Carney would also mandate companies to disclose the “climate risk” associated with their activities in a bid to steer investments toward industries that emit less carbon.

The Carney government also intends to establish “Made-in-Canada Sustainable Investment Guidelines,” which will identify industries, such as transportation and agriculture, deemed in “transition” from hydrocarbons.

Consumer Measures

Along with a plan for industry, Carney pledged to renew several incentives put in place by his predecessor to encourage consumers to lower their carbon footprint.

The federal subsidy of $5,000 for the purchase of zero-emission vehicles was put on pause in January after all funds were depleted.

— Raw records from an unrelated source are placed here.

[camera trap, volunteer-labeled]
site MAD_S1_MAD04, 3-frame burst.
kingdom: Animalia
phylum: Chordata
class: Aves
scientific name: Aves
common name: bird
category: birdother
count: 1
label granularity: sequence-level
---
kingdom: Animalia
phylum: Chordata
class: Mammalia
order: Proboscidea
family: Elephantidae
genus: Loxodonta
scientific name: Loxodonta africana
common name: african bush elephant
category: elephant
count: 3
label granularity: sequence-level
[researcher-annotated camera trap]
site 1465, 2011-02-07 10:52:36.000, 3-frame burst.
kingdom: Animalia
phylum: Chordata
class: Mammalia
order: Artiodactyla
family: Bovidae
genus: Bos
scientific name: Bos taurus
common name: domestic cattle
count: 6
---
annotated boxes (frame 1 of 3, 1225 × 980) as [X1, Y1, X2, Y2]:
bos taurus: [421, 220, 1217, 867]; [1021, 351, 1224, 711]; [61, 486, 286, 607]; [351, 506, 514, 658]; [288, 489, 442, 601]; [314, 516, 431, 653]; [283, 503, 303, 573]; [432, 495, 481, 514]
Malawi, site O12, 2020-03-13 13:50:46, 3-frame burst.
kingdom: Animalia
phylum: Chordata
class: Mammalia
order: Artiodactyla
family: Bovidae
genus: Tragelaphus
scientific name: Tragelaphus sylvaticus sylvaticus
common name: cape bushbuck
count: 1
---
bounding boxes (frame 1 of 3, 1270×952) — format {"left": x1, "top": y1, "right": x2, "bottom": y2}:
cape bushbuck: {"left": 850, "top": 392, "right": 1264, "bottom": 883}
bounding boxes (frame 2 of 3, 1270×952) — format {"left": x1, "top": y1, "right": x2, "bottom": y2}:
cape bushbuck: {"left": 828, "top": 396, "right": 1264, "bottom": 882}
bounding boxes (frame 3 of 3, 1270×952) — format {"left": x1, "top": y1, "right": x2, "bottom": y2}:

The program was due to end on March 31, but Carney said he will reinstate the $5,000 subsidies, gearing them toward low- and middle-income households.

Carney wants to inject new funding into the Greener Homes Grant, a program now closed to applicants that provided up to $5,000 in grants to homeowners performing retrofits on their properties. The Carney plan would target the new money to lower income households.

Carney also wants to boost subsidies for replacing oil furnaces with heat pumps. The program was announced in the fall of 2023, when Trudeau paused the carbon tax on heating oil for three years under pressure from his Atlantic MPs.